MagazinesScifi

Future Science Fiction Digest #11 (emag review).

Here’s another issue of ‘Future Science Fiction Digest’, the magazine of international SF. This one features stories from China, Russia, Belgium, the USA and Germany. Until a UFO lands and aliens write some stories, this is as wide a range as you can get.

‘Knights Of The Phantom Realm’ by Wenxiang Fengnian, translated by Nathan Faries, features cats. At the beginning, a cat is put in a room and tricked with holograms. Not ill-treated exactly but confused. Then the scene switches to Little Gebu, a child living in a city in a post-apocalyptic world who ends up going on a quest with a cat. All in all, an unusual tale and I wasn’t quite sure what to make of it.

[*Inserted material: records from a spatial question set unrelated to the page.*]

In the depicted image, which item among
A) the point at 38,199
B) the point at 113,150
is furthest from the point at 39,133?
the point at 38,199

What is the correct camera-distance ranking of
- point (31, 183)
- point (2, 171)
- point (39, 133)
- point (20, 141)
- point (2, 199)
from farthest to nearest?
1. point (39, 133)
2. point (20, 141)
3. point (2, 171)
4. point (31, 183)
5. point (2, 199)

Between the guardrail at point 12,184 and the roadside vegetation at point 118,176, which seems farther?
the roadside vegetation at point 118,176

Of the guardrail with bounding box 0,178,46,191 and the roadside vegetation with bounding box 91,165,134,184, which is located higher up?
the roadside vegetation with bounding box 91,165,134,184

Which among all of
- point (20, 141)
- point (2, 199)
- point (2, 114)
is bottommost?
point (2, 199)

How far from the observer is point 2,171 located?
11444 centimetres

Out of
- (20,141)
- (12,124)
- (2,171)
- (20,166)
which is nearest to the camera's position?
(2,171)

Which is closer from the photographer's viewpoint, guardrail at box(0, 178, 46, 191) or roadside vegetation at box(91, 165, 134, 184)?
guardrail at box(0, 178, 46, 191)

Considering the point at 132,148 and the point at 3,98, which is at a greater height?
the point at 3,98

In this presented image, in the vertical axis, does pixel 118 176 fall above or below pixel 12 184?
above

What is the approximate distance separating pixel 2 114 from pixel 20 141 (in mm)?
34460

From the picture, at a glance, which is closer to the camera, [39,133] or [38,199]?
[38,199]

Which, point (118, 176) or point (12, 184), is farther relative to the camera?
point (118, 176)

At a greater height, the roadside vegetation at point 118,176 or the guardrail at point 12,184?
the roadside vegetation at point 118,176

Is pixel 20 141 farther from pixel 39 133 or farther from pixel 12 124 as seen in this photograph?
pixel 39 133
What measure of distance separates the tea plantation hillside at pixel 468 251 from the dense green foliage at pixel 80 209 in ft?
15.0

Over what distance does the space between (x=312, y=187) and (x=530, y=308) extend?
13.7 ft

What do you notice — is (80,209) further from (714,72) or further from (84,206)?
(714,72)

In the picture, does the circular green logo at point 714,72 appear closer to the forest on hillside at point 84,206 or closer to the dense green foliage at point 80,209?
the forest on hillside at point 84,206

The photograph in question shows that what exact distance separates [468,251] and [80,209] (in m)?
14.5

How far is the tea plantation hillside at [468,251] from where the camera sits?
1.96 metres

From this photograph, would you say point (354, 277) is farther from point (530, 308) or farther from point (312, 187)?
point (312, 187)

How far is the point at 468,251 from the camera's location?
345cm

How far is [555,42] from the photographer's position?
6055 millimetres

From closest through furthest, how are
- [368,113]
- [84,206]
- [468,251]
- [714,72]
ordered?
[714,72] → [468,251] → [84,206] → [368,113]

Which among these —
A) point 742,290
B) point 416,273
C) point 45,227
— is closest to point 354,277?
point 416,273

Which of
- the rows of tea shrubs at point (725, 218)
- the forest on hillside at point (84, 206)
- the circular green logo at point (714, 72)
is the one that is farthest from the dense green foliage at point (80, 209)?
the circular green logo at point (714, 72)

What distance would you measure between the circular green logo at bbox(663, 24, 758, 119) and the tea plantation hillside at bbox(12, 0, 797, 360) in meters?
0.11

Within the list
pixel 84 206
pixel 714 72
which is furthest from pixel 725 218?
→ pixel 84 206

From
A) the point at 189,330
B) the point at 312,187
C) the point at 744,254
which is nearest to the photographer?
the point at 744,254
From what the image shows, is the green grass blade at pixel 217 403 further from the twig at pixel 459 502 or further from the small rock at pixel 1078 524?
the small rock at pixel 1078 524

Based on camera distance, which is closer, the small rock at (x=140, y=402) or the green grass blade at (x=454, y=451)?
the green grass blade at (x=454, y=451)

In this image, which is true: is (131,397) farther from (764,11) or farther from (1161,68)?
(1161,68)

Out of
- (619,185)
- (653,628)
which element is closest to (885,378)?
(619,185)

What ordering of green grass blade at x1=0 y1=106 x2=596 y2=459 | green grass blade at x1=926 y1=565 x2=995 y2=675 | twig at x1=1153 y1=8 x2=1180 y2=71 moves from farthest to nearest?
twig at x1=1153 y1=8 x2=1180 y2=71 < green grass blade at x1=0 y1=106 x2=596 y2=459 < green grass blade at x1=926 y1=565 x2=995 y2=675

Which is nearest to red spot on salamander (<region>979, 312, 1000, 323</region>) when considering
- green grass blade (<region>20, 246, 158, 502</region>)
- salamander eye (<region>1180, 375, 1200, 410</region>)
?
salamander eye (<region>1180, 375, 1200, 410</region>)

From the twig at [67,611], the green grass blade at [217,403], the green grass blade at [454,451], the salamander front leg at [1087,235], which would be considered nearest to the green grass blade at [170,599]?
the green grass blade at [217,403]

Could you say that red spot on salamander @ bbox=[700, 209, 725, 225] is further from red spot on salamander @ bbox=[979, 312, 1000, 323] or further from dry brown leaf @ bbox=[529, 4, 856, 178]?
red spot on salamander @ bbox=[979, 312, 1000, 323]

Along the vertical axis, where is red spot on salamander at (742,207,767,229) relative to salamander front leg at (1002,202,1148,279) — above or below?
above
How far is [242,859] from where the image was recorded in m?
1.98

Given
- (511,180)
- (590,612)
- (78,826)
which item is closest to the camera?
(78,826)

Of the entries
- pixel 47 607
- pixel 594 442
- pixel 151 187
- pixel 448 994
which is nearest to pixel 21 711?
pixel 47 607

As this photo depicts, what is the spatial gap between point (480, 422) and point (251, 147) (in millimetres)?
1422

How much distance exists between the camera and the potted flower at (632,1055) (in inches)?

Kalinka seems to be downloaded into the Socium in ‘The Jellyfish’ by K.A. Teryna, translated by Alex Shvartsman. Here she lives in a kind of Hell, trying to get enough likes to become a popular user or maybe even a professional! ‘Users generated and processed content, numbers milled the byproducts into flour on enormous grindstones.’ The story nicely highlighted one of today’s serious mental health issues but the jellyfish of the title was confusing to me, especially at the end. However, there are a lot of Kalinkas out there. (If you like this review, please retweet it. Please, please, please. Oh, go on.)

In ‘Artificial Zen At The End Of The World’ by Gunnar de Winter, robot self-awareness is finally achieved but humanity has gone. ‘A perfect storm of calamities had erased them from the universe at the height of their complacency.’ So the aware robot, a hermit by necessity, ‘the final monk of the order of extinction’, wanders the hellscape left behind. Impossible to summarise this. A wonderful piece of work that needs to be read.

‘Unredacted Reports From 1546’ by Leah Cypess is about a female time traveller and academic who goes back to 1546 to prove that ‘The Journey Of Giacomo’ was written by Lucia, the daughter of Gonzaga, and not by a man writing as if he were a woman. The story takes the form of the researcher’s report back to her Professor, an older man she rather likes. An engaging read that highlights the condition of women back then but not my cup of tea. My googling failed to find a real poem of that name written by Lucia, but I didn’t try all that hard.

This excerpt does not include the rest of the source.